After much deliberation and research, ( and reading the Outback forum), my wife and I decided on an Outback Fifth-wheel with bunks. We are looking forward to the spring when we can actually use it!!! We have discovered that the furnace isn't functioning ( which will prevent camping anytime soon). However, after reading fellow Outbacker posts, we are confident that this is a minor problem that will be quickly fixed at our local dealer.
We noticed there is a campout in May, which we hope we can get in on. We live fairly close to the Cooperstown area.
Happy Camping! action

Hope to post some pictures soon.


----------



## hatcityhosehauler (Feb 13, 2004)

Welcome to Outbackers.com and congratulations on the new 5'er. What part of NY are you from? We are having a northeast Outbacker get together in May. See Northeast 2005 for details.

Tim


----------



## Campfire Squad (Nov 15, 2004)

We are from the Albany area.


----------



## hatcityhosehauler (Feb 13, 2004)

Well, if your not doing anything the weekend of May 13,14,15 and feel like meeting some fellow Outbackers, we will be at Yogi's Jellystone Park near Cooperstown/Oneonta. Details for reservations are available at the previously linked thread.

Tim


----------



## Y-Guy (Jan 30, 2004)

Congratulations and Welcome to the Outbackers!


----------



## shake1969 (Sep 21, 2004)

Welcome. And congrats on the new Outback!


----------



## Campfire Squad (Nov 15, 2004)

Thanks for the invite and info. I will check our schedule and hopefully make some reservations.


----------



## NDJollyMon (Aug 22, 2003)

Welcome!


----------



## WillTy3 (Jul 20, 2004)

Welcome

Looking at sig, does that mean you are a golfer? If so, finally another Outbacker/Golfer.


----------



## camping479 (Aug 27, 2003)

Glad to have another outbacker on board!!!

Welcome









Mike


----------



## CWOBOATS (Oct 13, 2004)

Welcome to Outbackers.

I'm glad to see another 5er.

Happy camping.


----------



## dougdogs (Jul 31, 2004)

Golfer, and a 5th wheel owner!!! I like this guy already!!

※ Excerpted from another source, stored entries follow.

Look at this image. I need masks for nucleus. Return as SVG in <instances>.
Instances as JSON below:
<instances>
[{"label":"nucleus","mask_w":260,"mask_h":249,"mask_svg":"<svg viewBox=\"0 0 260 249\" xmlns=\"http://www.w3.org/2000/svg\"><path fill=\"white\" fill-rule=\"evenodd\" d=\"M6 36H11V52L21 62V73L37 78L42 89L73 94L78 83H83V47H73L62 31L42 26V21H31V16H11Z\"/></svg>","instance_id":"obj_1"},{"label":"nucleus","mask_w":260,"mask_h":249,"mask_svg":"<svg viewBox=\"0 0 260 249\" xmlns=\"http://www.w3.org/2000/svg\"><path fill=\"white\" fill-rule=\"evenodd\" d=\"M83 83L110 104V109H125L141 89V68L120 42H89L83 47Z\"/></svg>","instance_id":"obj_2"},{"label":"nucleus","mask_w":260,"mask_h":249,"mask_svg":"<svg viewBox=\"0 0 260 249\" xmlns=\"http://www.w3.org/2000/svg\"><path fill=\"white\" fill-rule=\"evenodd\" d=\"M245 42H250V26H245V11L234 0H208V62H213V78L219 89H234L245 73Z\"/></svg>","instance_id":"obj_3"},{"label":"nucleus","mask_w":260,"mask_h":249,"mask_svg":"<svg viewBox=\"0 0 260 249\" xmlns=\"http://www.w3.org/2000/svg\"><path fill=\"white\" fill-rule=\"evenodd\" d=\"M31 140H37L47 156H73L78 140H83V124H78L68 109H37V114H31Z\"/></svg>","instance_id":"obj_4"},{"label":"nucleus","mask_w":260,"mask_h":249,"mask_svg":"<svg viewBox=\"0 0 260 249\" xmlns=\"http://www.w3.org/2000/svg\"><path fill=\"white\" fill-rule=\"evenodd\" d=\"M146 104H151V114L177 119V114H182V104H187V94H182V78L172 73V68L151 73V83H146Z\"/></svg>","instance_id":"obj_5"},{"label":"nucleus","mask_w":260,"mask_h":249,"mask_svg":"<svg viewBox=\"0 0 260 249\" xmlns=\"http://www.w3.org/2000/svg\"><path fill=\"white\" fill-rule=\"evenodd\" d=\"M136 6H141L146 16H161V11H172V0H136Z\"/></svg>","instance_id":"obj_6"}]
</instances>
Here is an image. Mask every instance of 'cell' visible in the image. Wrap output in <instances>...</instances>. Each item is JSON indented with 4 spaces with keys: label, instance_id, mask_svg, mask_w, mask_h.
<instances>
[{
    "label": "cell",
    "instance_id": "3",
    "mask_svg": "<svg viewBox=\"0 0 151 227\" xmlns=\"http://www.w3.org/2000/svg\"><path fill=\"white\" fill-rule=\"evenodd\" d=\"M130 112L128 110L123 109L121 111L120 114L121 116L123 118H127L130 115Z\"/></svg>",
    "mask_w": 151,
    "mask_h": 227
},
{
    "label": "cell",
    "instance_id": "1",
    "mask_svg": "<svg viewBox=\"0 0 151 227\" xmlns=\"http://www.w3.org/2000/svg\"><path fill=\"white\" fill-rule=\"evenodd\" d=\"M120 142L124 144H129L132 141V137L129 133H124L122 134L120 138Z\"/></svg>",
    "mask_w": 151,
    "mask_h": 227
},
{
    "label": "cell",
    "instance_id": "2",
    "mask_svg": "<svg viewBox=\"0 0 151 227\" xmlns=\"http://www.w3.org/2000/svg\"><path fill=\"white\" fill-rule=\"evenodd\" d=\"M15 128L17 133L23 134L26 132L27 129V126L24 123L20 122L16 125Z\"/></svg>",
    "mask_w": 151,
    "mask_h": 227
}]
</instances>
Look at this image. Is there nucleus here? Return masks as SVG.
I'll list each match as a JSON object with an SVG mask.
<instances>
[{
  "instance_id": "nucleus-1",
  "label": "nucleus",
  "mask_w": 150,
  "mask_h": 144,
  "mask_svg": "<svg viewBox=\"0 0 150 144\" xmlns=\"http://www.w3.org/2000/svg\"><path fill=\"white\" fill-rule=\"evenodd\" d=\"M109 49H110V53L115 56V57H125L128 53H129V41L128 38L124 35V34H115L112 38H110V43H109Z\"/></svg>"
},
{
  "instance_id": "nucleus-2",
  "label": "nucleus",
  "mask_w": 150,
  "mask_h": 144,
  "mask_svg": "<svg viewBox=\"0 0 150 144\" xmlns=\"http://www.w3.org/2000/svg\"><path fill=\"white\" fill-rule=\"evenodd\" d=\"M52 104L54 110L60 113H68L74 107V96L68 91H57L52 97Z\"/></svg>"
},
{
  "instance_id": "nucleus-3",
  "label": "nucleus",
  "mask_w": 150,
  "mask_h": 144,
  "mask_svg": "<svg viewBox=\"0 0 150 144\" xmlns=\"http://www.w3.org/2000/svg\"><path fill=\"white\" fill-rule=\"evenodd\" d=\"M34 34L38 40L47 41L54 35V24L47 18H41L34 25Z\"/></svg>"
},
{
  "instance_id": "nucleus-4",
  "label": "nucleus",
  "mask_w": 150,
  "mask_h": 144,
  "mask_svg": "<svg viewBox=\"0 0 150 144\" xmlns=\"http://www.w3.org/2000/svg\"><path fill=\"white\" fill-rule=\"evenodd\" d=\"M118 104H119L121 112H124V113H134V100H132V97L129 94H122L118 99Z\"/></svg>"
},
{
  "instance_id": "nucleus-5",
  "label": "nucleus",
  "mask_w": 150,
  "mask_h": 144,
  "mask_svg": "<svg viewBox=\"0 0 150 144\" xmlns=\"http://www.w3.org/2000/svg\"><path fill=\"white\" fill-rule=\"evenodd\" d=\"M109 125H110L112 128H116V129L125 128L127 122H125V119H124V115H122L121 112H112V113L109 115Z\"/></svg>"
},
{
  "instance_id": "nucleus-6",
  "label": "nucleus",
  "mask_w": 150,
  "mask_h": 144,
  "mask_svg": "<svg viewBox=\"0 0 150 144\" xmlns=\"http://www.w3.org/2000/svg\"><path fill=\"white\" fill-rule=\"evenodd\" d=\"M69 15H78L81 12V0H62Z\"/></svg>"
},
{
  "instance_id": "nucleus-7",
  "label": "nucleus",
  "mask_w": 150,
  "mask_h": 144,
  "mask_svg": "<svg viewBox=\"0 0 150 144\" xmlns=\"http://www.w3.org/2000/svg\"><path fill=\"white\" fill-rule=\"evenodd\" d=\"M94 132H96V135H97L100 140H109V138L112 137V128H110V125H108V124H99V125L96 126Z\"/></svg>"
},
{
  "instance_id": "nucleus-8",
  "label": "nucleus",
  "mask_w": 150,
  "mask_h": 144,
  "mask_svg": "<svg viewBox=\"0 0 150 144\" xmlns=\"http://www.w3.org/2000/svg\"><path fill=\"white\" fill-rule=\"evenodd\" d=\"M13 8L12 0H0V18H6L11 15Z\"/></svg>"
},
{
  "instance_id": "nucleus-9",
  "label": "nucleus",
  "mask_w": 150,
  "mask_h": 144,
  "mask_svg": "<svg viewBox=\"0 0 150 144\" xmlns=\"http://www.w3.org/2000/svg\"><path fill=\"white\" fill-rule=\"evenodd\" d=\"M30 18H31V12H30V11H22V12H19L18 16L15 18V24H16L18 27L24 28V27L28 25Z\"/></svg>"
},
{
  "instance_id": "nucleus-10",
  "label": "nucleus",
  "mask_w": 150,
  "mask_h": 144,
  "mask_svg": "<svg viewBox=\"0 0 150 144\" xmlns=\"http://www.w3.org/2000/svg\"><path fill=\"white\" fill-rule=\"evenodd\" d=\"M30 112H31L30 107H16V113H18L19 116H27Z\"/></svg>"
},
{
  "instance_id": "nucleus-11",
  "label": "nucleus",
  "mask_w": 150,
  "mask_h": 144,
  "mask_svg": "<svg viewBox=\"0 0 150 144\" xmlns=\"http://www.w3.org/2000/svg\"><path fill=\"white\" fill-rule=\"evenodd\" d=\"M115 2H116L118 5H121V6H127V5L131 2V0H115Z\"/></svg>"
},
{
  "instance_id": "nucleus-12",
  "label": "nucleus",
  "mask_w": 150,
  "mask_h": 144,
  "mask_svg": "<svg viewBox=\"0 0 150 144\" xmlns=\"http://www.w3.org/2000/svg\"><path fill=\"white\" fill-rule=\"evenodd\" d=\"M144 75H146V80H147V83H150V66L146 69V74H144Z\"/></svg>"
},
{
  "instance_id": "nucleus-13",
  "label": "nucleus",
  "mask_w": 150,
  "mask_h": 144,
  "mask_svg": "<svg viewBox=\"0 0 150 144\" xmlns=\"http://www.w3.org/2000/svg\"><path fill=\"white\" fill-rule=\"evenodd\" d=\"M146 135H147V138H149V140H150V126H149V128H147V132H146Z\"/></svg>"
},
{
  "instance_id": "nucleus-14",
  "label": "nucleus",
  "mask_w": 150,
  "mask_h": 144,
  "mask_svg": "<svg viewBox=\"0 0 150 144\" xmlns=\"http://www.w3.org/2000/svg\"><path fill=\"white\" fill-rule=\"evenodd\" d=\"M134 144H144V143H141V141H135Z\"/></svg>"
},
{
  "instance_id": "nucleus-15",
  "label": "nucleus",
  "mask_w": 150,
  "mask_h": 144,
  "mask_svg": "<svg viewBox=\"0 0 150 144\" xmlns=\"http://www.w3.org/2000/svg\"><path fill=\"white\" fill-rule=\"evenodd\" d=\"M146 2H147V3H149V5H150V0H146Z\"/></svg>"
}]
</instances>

Welcome to Outbackers!! action


----------



## RVCarolina (Jul 31, 2004)

Welcome! And just think! you have ALL WINTER to get those "mods" done!








Fred


----------



## summergames84 (Mar 6, 2004)

Welcome to Outbackers! Glad you joined us!! action


----------



## mswalt (Sep 14, 2004)

action Ditto action

Mark


----------



## HootBob (Apr 26, 2004)

Welcome to the Outback Clan
Enjoy! Enjoy!


----------



## rdowns (Oct 20, 2004)

We have same unit. So far I love it, I just have not gotten to use it much.


----------



## Grandeken (Feb 16, 2004)

sunny Welcome and good camping. We needed a 5th wheel to carry all the golf bags and carts with us as we camp there are a lot of golf rv parks around.


----------



## Campfire Squad (Nov 15, 2004)

Thanks to all for the welcomes. I have finally posted a picture in the gallery under Fifth Wheels, sorry it took so long but I am trying to learn my way around the forum. Hope everyone had a wonderfull Thanksgiving, I am still stuffed!


----------